Rebecca Horn

born in Michelstadt, Germany, in 1944
lives in Berlin and Paris

Since the beginning of the 1970s, Rebecca Horn has been creating an oeuvre which constitutes an ever-growing flow of performances, films, sculptures, spatial installations, drawings and photographs. The essence of their imagery comes out of the tremendous precision of the physical and technical functionality she uses to stage her works each time within a particular space. In the first performances, the body-extensions, she explores the equilibrium between body and space. In later works she replaces the human body with kinetic sculptures which take on their own life. Her new works define and cut through spaces with reflections of mirrors, light and music.

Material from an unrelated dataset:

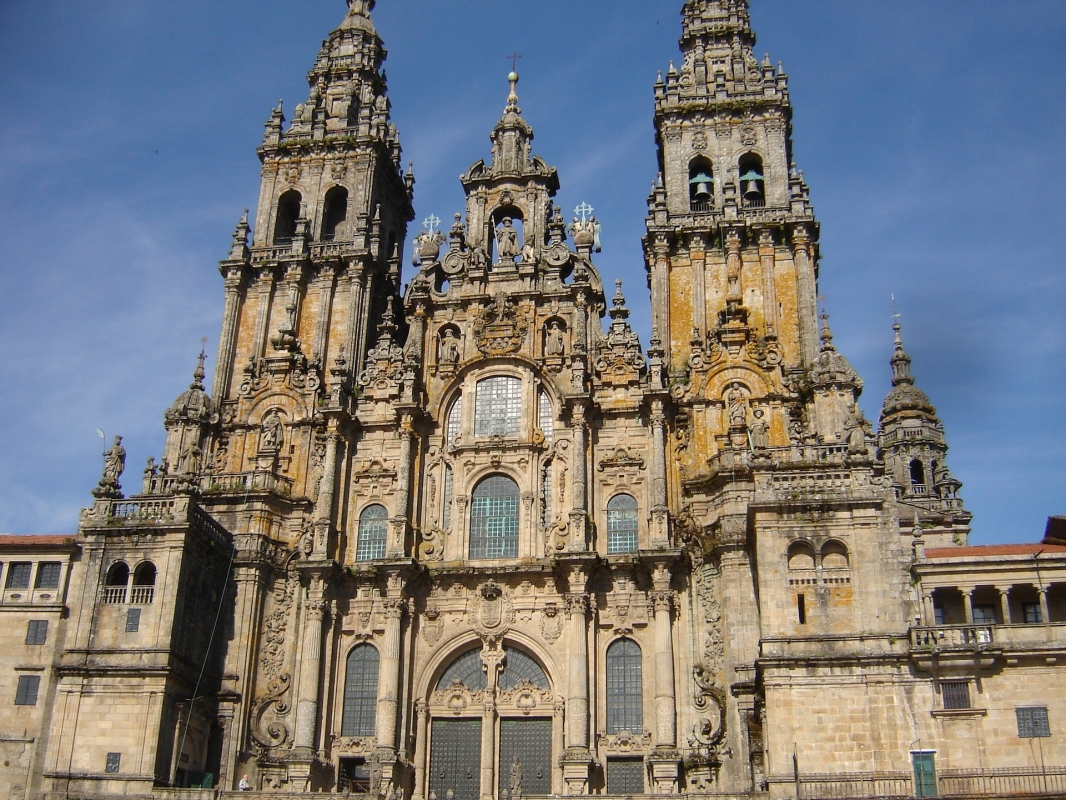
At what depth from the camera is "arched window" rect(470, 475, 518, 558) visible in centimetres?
3806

The objects used and specially made for her installations such as violins, suitcases, batons, ladders, pianos, feather fans, metronomes, small metal hammers, black water basins, spiral drawing machines and huge funnels together build the elements for kinetic sculptures that are liberated from their defined materiality and continuously transposed into ever-changing metaphors touching on mythical, historical, literary and spiritual imagery.

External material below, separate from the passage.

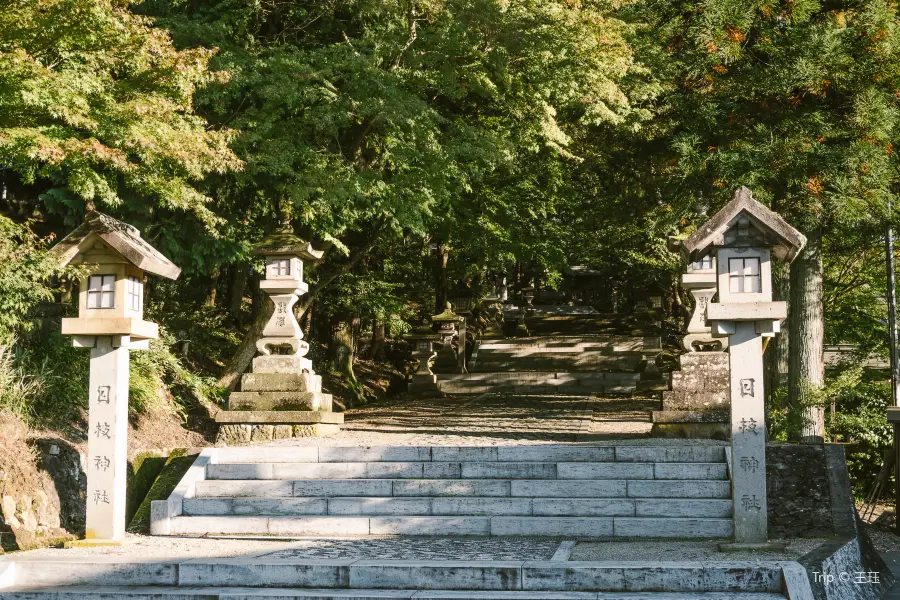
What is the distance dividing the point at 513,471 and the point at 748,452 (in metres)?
2.59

Rebecca Horn's work is bound together by a consistency in logic; each new work appears to develop stringently from the preceding one. Elements may be readdressed, yet appear in totally different, divergent contexts. What is unique and continuously new about the work of this artist is that each single installation is a step towards breaking down completely the boundaries of space and time, opening up crevices to a universe, the existence of which we can only sense.

Rebecca Horn studied at the Hochschule für Bildende Künste, Hamburg and at Saint Martins College of Art, London. From 1972 until 1981 she lives in New York. In 1974 she teaches at the California Art Institute, University of San Diego and in 1989 begins teaching at the Hochschule der Künste, Berlin. Rebecca Horn had numerous solo-exhibitions amongst at the Museum for Contemporary Art, Los Angeles (1990) and the Kestner Gesellschaft, Hanover (1991 and 1997), the Solomon R. Guggenheim Museum, New York, and Stedelijk Van Abbemuseum, Eindhoven (both in 1993), at the Neue Nationalgalerie, Berlin, the Kunsthalle, Vienna, The Tate Gallery and The Serpentine Gallery, London (all in 1994). She has been awarded numerous awards, e.g. the ´documenta-Preis´ (1986), the Barnett and Annalee Newman Award (2004), the ´Piepenbrock Preis für Skulptur´ (2006), the ´Alexej von Jawlensky-Preis der Landeshauptstadt Wiesbaden´ (2007).